# [Text passage]
..........
Population (2010 Census)
- • Total: 25,154
- • Estimate (2018): 21,892 (−13%)
- • Density: 13.8/km^{2} (35.8/sq mi)
- • Urban: 0%
- • Rural: 100%

Administrative structure
- • Administrative divisions: 13 Selsoviets
- • Inhabited localities: 95 rural localities

Municipal structure
- • Municipally incorporated as: Burayevsky Municipal District
- • Municipal divisions: 0 urban settlements, 13 rural settlements
- Time zone: UTC+5 (MSK+2 )
- OKTMO ID: 80618000
- Website: https://buraevo.bashkortostan.ru/

= Burayevsky District =

Burayevsky District (Бура́евский райо́н; Борай районы, Boray rayonı) is an administrative and municipal district (raion), one of the fifty-four in the Republic of Bashkortostan, Russia. It is located in the north of the republic and borders with Yanaulsky and Tatyshlinsky Districts in the north, Baltachevsky District in the east, Mishkinsky District in the southeast, Birsky District in the south, Dyurtyulinsky District in the south and southwest, and with Kaltasinsky District in the west. The district is 1820 km2. Its administrative center is in a rural locality (a selo) of Burayevo. As of the 2010 Census, the total population of the district was 25,154, with the population of Burayevo accounting for 37.9% of that number.

==History==
The district was established in 1930.

==Administrative and municipal status==
Within the framework of administrative divisions, Burayevsky District is one of the fifty-four in the Republic of Bashkortostan. The district is divided into thirteen selsoviets, comprising ninety-five rural localities. As a municipal division, the district is incorporated as Burayevsky Municipal District. Its thirteen selsoviets are incorporated as thirteen rural settlements within the municipal district. The selo of Burayevo serves as the administrative center of both the administrative and municipal district.
..........
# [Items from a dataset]
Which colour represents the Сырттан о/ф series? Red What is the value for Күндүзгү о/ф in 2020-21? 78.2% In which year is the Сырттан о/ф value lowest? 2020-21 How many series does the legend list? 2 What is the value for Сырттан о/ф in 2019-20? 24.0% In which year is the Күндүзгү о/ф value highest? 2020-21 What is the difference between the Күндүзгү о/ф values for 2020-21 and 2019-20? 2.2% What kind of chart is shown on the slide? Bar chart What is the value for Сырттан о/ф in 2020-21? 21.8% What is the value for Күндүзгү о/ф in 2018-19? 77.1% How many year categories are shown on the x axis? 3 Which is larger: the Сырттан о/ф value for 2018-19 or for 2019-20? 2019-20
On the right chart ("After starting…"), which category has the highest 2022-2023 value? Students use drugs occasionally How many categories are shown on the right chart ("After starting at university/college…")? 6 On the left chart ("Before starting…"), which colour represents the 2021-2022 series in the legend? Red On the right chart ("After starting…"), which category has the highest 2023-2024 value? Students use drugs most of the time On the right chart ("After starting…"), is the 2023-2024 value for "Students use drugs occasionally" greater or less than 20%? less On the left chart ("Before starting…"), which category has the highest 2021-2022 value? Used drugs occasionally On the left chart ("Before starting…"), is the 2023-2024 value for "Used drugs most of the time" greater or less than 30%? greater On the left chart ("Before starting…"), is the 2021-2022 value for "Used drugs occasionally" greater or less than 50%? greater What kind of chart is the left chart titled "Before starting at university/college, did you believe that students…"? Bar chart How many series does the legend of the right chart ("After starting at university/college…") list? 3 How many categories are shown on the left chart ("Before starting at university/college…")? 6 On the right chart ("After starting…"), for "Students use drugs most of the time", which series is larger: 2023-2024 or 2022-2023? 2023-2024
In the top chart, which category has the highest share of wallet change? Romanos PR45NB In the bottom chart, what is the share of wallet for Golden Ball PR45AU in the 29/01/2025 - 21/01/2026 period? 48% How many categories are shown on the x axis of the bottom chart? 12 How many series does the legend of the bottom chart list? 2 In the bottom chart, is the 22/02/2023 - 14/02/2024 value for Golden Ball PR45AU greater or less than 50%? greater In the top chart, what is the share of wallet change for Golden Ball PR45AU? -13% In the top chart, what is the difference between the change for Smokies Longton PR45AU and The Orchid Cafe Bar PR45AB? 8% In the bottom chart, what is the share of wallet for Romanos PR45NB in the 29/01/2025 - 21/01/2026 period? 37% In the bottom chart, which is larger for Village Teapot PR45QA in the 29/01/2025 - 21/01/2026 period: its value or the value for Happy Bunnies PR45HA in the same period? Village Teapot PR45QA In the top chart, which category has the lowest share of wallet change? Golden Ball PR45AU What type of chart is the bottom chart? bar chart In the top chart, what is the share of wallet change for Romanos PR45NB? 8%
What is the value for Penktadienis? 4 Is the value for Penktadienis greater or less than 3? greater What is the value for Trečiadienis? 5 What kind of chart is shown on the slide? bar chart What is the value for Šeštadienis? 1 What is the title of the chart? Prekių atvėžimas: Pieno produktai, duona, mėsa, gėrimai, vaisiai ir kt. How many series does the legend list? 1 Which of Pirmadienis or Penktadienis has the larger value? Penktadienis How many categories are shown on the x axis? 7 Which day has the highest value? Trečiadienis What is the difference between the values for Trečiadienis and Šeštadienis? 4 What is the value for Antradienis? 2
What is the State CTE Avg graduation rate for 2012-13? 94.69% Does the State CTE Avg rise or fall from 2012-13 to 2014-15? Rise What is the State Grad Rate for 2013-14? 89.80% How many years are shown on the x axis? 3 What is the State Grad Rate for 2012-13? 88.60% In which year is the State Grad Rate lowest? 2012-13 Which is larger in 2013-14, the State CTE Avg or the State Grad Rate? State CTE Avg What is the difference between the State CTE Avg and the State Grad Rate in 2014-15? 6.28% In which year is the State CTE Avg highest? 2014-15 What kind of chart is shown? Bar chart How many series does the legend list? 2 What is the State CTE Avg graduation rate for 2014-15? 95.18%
..........
# [Exercise]
Quote the passage on Burayevsky District in full, word for word. The material above stands apart from the passage on Burayevsky District.

# [Answer section]
Population (2010 Census)
- • Total: 25,154
- • Estimate (2018): 21,892 (−13%)
- • Density: 13.8/km^{2} (35.8/sq mi)
- • Urban: 0%
- • Rural: 100%

Administrative structure
- • Administrative divisions: 13 Selsoviets
- • Inhabited localities: 95 rural localities

Municipal structure
- • Municipally incorporated as: Burayevsky Municipal District
- • Municipal divisions: 0 urban settlements, 13 rural settlements
- Time zone: UTC+5 (MSK+2 )
- OKTMO ID: 80618000
- Website: https://buraevo.bashkortostan.ru/

= Burayevsky District =

Burayevsky District (Бура́евский райо́н; Борай районы, Boray rayonı) is an administrative and municipal district (raion), one of the fifty-four in the Republic of Bashkortostan, Russia. It is located in the north of the republic and borders with Yanaulsky and Tatyshlinsky Districts in the north, Baltachevsky District in the east, Mishkinsky District in the southeast, Birsky District in the south, Dyurtyulinsky District in the south and southwest, and with Kaltasinsky District in the west. The district is 1820 km2. Its administrative center is in a rural locality (a selo) of Burayevo. As of the 2010 Census, the total population of the district was 25,154, with the population of Burayevo accounting for 37.9% of that number.

==History==
The district was established in 1930.

==Administrative and municipal status==
Within the framework of administrative divisions, Burayevsky District is one of the fifty-four in the Republic of Bashkortostan. The district is divided into thirteen selsoviets, comprising ninety-five rural localities. As a municipal division, the district is incorporated as Burayevsky Municipal District. Its thirteen selsoviets are incorporated as thirteen rural settlements within the municipal district. The selo of Burayevo serves as the administrative center of both the administrative and municipal district.